--- DOCUMENT SEGMENT ---
———

Transfer Tips, Part II

Last month’s column presented a number of ways to transfer files by hand with ssh and scp and the power of the shell. This month’s column looks at ways to transfer and synchronize sets of files automatically with ftp, sftp, and wget. Along the way, you’ll also see tips on compressed ssh and detached processes. Let’s dig in!

Transfer Tips Part I, Continued

First, a note about last month’s column, where we used gzip and bzip2 to compress data transferred through an ssh connection. Separate compression and decompression steps are often unnecessary because many ssh servers have compression built-in.

For example, if the ssh server on host foo supports compression, the command scp -C afile foo: compresses afile, transfers the compressed (intermediate) file to foo, and then uncompresses it into your home directory on foo. The -C option enables compression.

In the same way, the command ssh -C foo compresses all traffic traversing the interactive connection to foo. In fact, compression even works with X forwarding (tunneling X Window System connections through ssh), boosting the performance of tunneled X applications.

ssh compression is most useful over slow network connections like dialup modems. However, if you’re transferring a lot of small files over a slow link, network latency can defeat the time savings from scp -C. That’s because each file has to be negotiated and sent separately — and that “overhead” time can build up. Instead, pipeline the transfer — package all of the files into a single tar archive, and compress/decompress the tar file on-the-fly (with tar -z or ssh -C). And be careful using ssh compression over fast links. On a fast link, the CPU time needed to compress and decompress the data could make the transfer slower!

———

--- STORED DATA ---
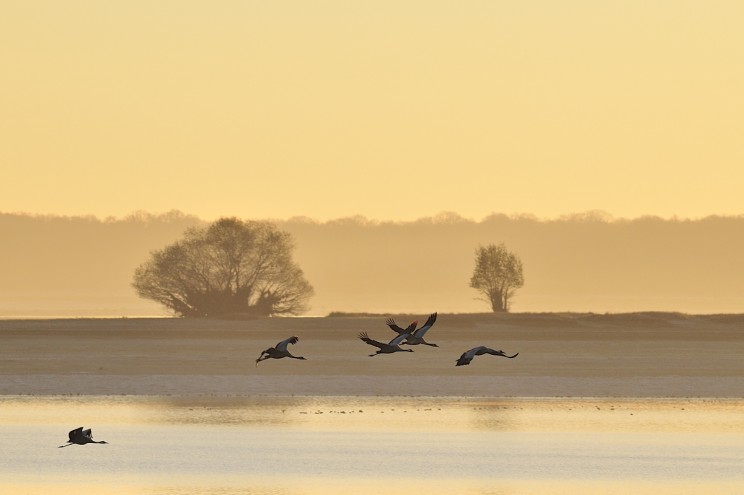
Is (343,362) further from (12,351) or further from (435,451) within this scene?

———

--- TASKS AND EXERCISES ---
1. Change "gzip" to "xz" in the file transfer column, then give the passage between "Transfer Tips Part" and "have compression built-in.", inclusive.
2. Condense the file transfer column's paragraph beginning "ssh compression is most useful" into a bulleted list that keeps its main facts.
3. Pick up the file transfer column after its last sentence and continue writing it.

--- ANSWERS PER TASK ---
1.
Transfer Tips Part I, Continued

First, a note about last month’s column, where we used xz and bzip2 to compress data transferred through an ssh connection. Separate compression and decompression steps are often unnecessary because many ssh servers have compression built-in.

2.
- ssh compression helps most over slow network connections such as dialup modems.
- With many small files on a slow link, network latency can cancel the time saved by scp -C, because each file is negotiated and sent separately and that overhead adds up.
- In that case, pipeline the transfer: pack all the files into one tar archive and compress/decompress it on the fly with tar -z or ssh -C.
- Use care with ssh compression over fast links, where the CPU time for compressing and decompressing can make the transfer slower.

3.
If you want to experiment with ssh, the time command can help. For example, try sending a big text file from your machine to some host foo with the command time scp -C /usr/dict/words foo:/tmp. Then do it again without the -C option.

For interactive logins, try emitting a lot of text, like head -5000 /usr/dict/words | fmt and compare the scrolling speed in compressed and uncompressed sessions.

By the way, if the ssh server you’re connecting to doesn’t support compression, you’ll get a warning that says, “Remote host refused compression.”

ftp Revisited

Web browsers and newer utilities like wget and cURL have mostly superseded the old ftp utility. But ftp does transfers interactively, which lets you control its actions. Unlike many FTP protocol-enabled programs, ftp can also send files to an FTP server and even has a little-known configuration file that stores macros and enables automatic logins.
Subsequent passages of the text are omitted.